**PROBLEM TO WORK ON**.
Continue the R help page for the consensus_matrix function, starting right after its final sentence.

**DOCUMENT SECTION**.

-- START --

Returns the (weighted) consensus matrix given a data matrix

consensus_matrix(data, weights = NULL)

Arguments

data

data matrix has rows as samples, columns as replicates

weights

a vector of weights for each algorithm used in meta-consensus clustering. Must have length(weights) equal to ncol(data).

Value

a consensus matrix

Details

Given a vector of cluster assignments, we first calculate the connectivity matrix and indicator matrix. A connectivity matrix has a 1 if both samples are in the same cluster, and 0 otherwise. An indicator matrix has a 1 if both samples were selected to be used in a subsample of a consensus clustering algorithm, and 0 otherwise. Summation of connectivity matrices and indicator matrices is performed over different subsamples of the data. The consensus matrix is calculated by dividing the aggregated connectivity matrices by the aggregated indicator matrices.

If a meta-consensus matrix is desired, where consensus classes of different clustering algorithms are aggregated, we can construct a weighted meta-consensus matrix using weights.

-- END --

**INFORMATION PROVIDED**.
-- START --

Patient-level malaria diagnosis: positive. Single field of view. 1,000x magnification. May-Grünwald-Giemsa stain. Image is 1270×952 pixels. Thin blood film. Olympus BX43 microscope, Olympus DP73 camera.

-- END --

**EXERCISE RESULT**.
Note

When consensus is calculated over bootstrap samples, not every sample is used in each replication. Thus, there will be scenarios where two samples are never chosen together in any bootstrap samples. This typically happens when the number of replications is small. The coordinate in the consensus matrix for such pairs of samples is NaN from a 0 / 0 computation. These entries are coerced to 0.

Author

Derek Chiu

Examples

set.seed(2)
x <- replicate(100, rbinom(100, 4, 0.2))
w <- rexp(100)
w <- w / sum(w)
cm1 <- consensus_matrix(x)
cm2 <- consensus_matrix(x, weights = w)